The High Cost of Being Out of the Market

Investor Excuses Then and Now

By Doug Fabian

There's no end to the excuses that people dream up for not investing in the stock market. Either it's too high, or it's too low. Either interest rates are going up, or corporate earnings are trending down.

For some would-be investors, conditions just never seem to be right. This is especially true of those who try to second-guess the market, which is just about the biggest mistake any investor can make.

There's an old Wall Street saying that goes: "The market will always act in such a way as to frustrate the greatest number of investors." Just when you think it's going to zig, it zags.

Go figure!

As we pass the seventh anniversary of this long bull market, the bears are eager for vindication.
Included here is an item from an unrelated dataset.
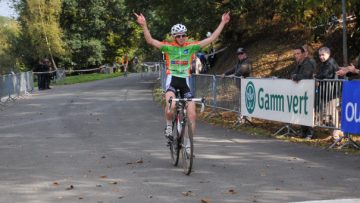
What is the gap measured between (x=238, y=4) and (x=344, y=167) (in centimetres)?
1503

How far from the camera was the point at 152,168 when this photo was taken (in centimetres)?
901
They're licking their chops in anticipation of a big plunge in stock prices.

The market's daily swings are fueling the uncertainty. And as volatility increases, so does the human need to find solace in market predictions. But with all that's going on today, not even the most quoted market seers agree on what will happen next.
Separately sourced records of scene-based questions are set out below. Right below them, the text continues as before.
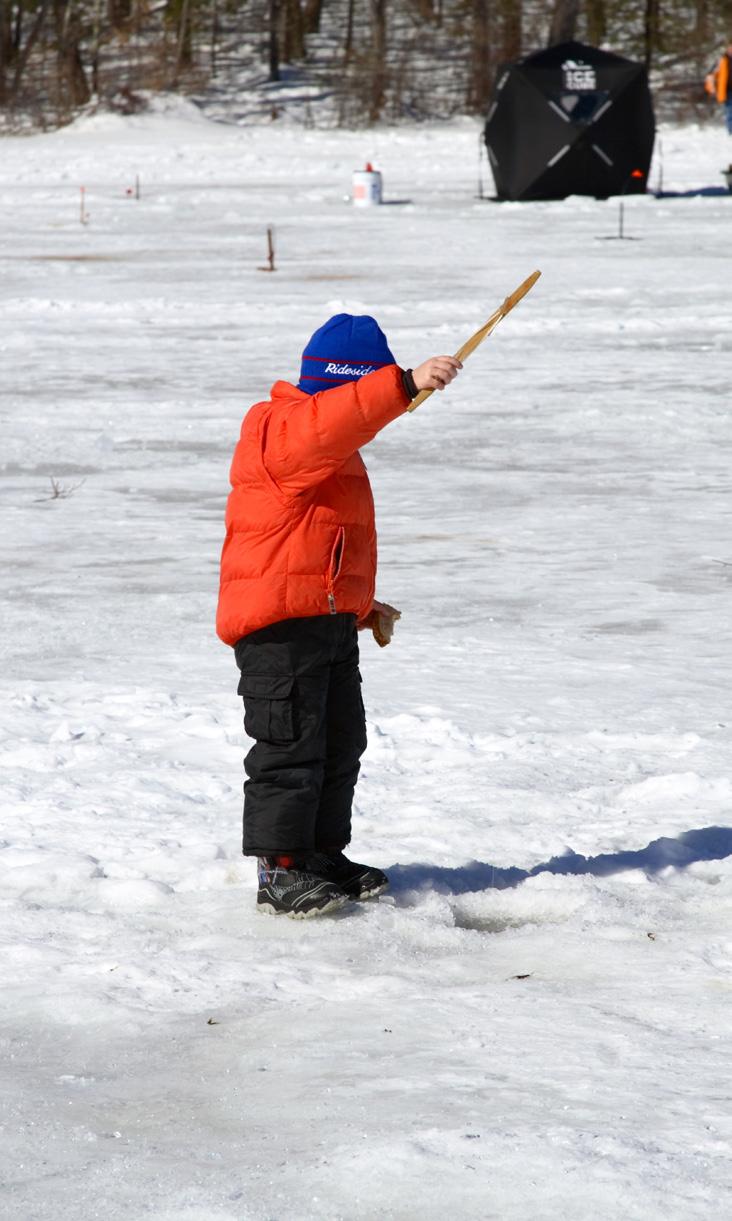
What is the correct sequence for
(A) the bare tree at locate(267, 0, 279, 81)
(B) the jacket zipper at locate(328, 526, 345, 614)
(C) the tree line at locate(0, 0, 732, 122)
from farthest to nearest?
(A) the bare tree at locate(267, 0, 279, 81) → (C) the tree line at locate(0, 0, 732, 122) → (B) the jacket zipper at locate(328, 526, 345, 614)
As the table below shows, most excuses are based on fear--fear of loss, fear of the unknown, but never it seems on fear of lost opportunity, which is exactly where a successful investor's attention should be focused.

Excuses, excuses, excuses

1977 1977 Market slumps -7.18%
1978 1978 Interest rates rise 6.56%
1979 1979 Oil prices skyrocket 18.44%
1980 1980 Interest rates at all-time high 32.42%
1981 Steep recession begins -4.91%
1982 Worst recession in 40 years 21.41%
1983 Market hits new high 22.51%
1984 Record Federal deficit 6.27%
1985 Economic growth slows 32.16%
1986 Dow nears 2000 18.47%
1987 October market massacre 5.23%
1988 Election-year jitters 16.81%
1989 October "mini" crash 31.49%
1990 Persian Gulf crisis -3.17%
1991 Berlin Wall tumbles 30.55%
1992 Global recession 7.67%
1993 Slow recovery 9.99%
1994 Market downturn feared 1.31%
1995 Market downturn a certainty 37.43%
1996 Market too high 22.96%
1997 (YTD) Market still too high 26.90%

What are you waiting for?

Stock market bulls were on vacation in August as bears sent the Dow down 7.3%. This prompted investor fears and media speculation that a major decline had begun. It's true that difficult transitions are taking place, but for investors, they are all positive.
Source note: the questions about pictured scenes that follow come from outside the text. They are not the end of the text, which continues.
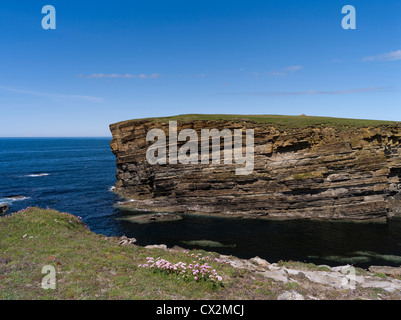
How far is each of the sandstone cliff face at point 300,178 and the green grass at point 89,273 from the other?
30.0 metres

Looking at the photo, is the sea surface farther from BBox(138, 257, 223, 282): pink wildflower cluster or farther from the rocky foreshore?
BBox(138, 257, 223, 282): pink wildflower cluster

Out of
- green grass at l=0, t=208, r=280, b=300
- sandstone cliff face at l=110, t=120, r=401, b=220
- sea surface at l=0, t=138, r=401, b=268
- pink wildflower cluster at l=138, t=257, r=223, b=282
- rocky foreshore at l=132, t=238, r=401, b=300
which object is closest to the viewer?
green grass at l=0, t=208, r=280, b=300

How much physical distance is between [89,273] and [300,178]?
40.8 metres

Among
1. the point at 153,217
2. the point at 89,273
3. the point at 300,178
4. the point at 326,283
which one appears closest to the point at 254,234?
the point at 300,178

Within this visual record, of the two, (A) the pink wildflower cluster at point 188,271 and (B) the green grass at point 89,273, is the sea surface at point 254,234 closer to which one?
(B) the green grass at point 89,273

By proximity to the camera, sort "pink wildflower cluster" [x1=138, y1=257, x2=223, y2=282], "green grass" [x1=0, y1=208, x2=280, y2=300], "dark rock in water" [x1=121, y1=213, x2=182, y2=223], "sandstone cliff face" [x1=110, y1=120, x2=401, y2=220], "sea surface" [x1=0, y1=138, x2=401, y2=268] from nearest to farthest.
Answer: "green grass" [x1=0, y1=208, x2=280, y2=300]
"pink wildflower cluster" [x1=138, y1=257, x2=223, y2=282]
"sea surface" [x1=0, y1=138, x2=401, y2=268]
"dark rock in water" [x1=121, y1=213, x2=182, y2=223]
"sandstone cliff face" [x1=110, y1=120, x2=401, y2=220]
While I will not predict the market's next move, I do have evidence that appears to be bullish. Specifically: If we were witnessing the start of the bull market's demise, stock prices in all categories would be falling in varying degrees across the board, with small-cap equities leading the decline. But we're not. And this is my point.

The positive news in the recent market correction was the vigorous performance in aggressive growth funds. Small-cap issues exhibited strength in the face of blue-chip declines. The Dow Industrials retreated 7.3% from their performance peak of 8259 on August 6, while the Over-the-Counter Industrials, a leading small-cap indicator, were up 1.85%. These are not the symptoms of an ailing bull, but are important signs that may mark the beginning of a new cycle in which mid- and small-cap stocks edge out the big guys as market leaders.

Two funds I like right now that play into this market dynamic are Neuberger & Berman Genesis and U.S. Global Bonnell Growth.


  1. What is the cost, according to the author, to investors of staying out of the market?
  2. The table above lists the reasons given for investors not investing in stocks. What evidence, if any, do you see that market timing works in this table?
  3. Is there a correlation between an investor's risk tolerance and the decision to stay out of the market?